Linuxerino Pasterino

I'm soon going to university to study Electronic Engineering, although this is unrelated I was wondering what Linux should I get into for a starter.

I've been interested in technology since I can remember, I know how programming is in general but it's not beyond any novice knowledge. I don't consider myself a very skillful person on these subjects, so I wish to start somewhere.

Any suggestions? Keep in mind I've already tried several Linux distros without success as to how to make them work properly (Debian, Fedora).

Install gentoo

4.14.5

What does that mean?

If you're just looking for something that works, any user friendly distro should be good. Mint, Manjaro, elementary, Ubuntu..

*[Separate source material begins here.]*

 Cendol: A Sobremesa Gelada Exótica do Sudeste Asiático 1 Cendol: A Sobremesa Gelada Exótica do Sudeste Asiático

you probably mean GNU/Linux, or how I call it; GNU plus Linux. Linux is just the kernel used in GNU Operating Systems.

I have been running ubuntu mate for quite a while and I recently switched to manjaro but for beginners I still recommend ubuntu mate. I am a first year electrical engineering student and in my experience is running linux not really a problem as far as compatability goes allthough I'd advice you to learn how wine works. The only program we use that I can't get to work under linux is labview(a piece of trash but we need it for some reason) so I would recommend keeping a windows system/dualboot around.

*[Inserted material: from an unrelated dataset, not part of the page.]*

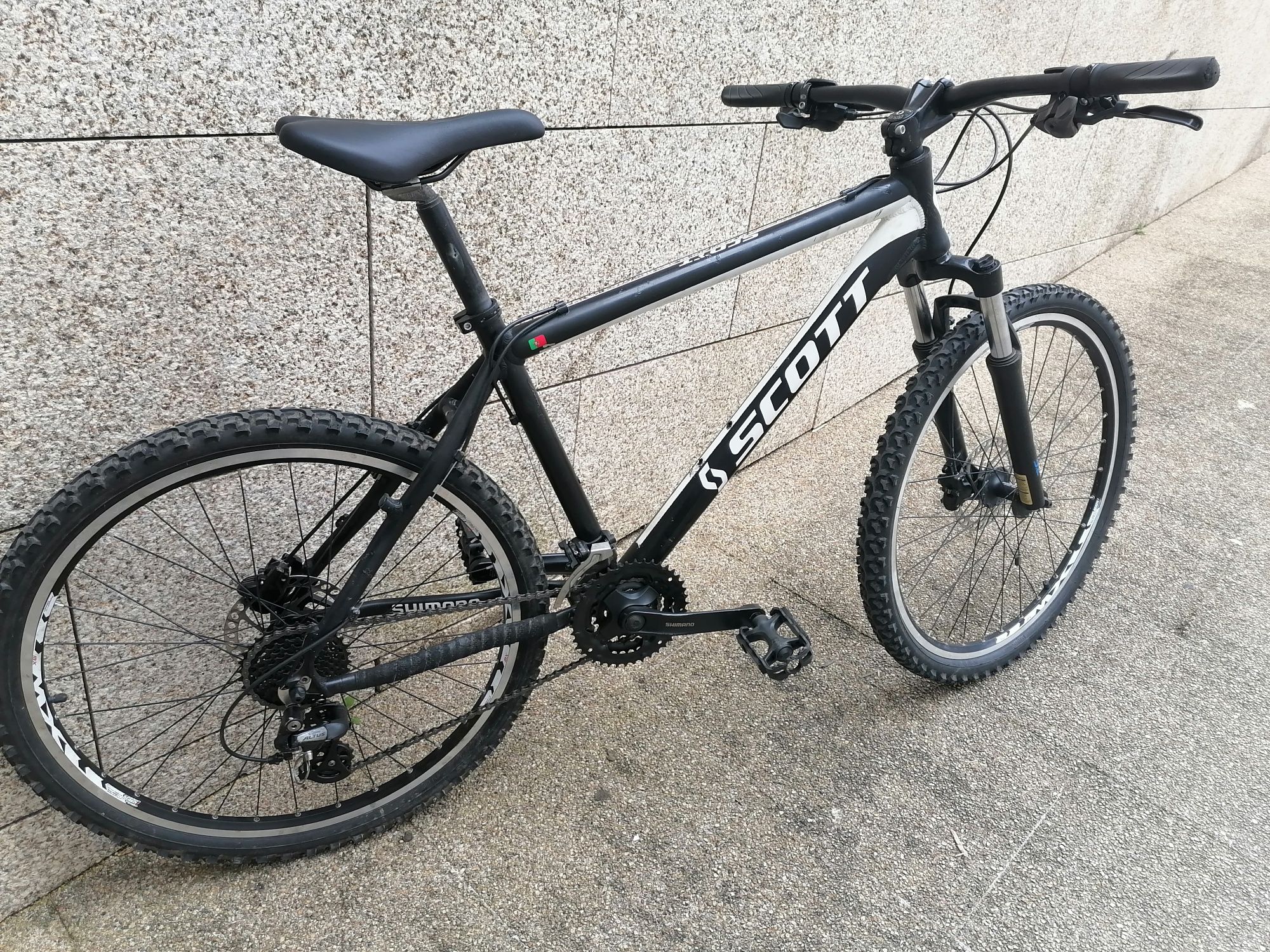 Bicicleta btt mtb Scott travões disco bom estado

you're gonna fail, and also you won't learn anything in university if you really do "love technology" it's for schmucks now

You want to install Hannah Montana Linux or TempleOS for the greatest GNU[/][+]Linux experience. To further your skills as a programmer I suggest you learn the highly sophisticated Malbolge language or even HTML if you think you can handle the complexity.

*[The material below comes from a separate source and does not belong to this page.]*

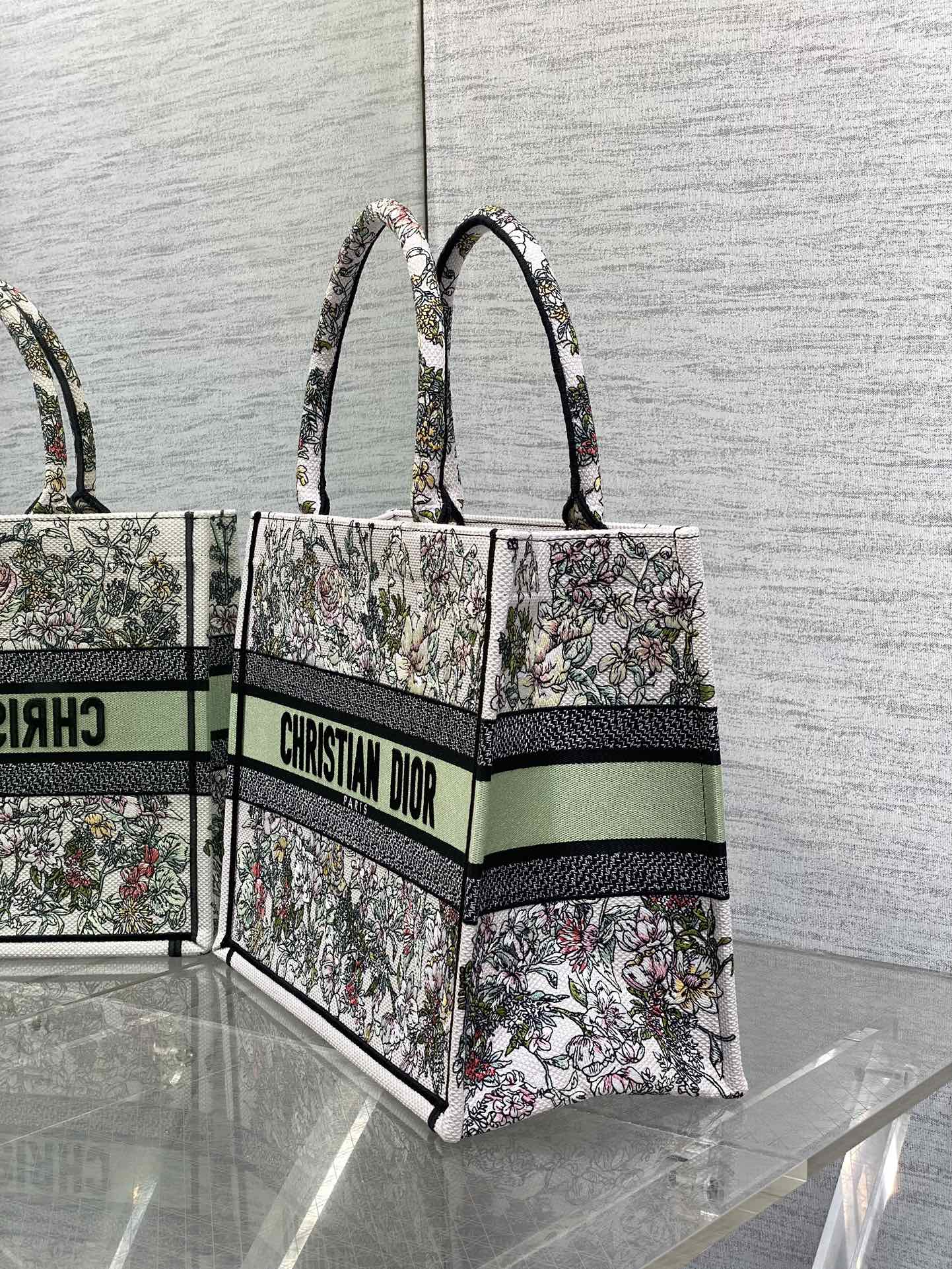 Dior CD 디올 미디움 토트백 가방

Windows. You need MATLAB anyway

Just keep a dual boot around

/thread

...

for programming go for a rolling distro, I like Opensuse coz if I want to progamm in java, what I have to do is just install the java rpm groups

Matlab is available on Linux. At least it runs on my Ubuntu.

>not using Octave

>reddit meme invalidates a valid opinion

>Implying everyone would stick to GNU utilities

Linux is a kernel. Install GNU/Linux.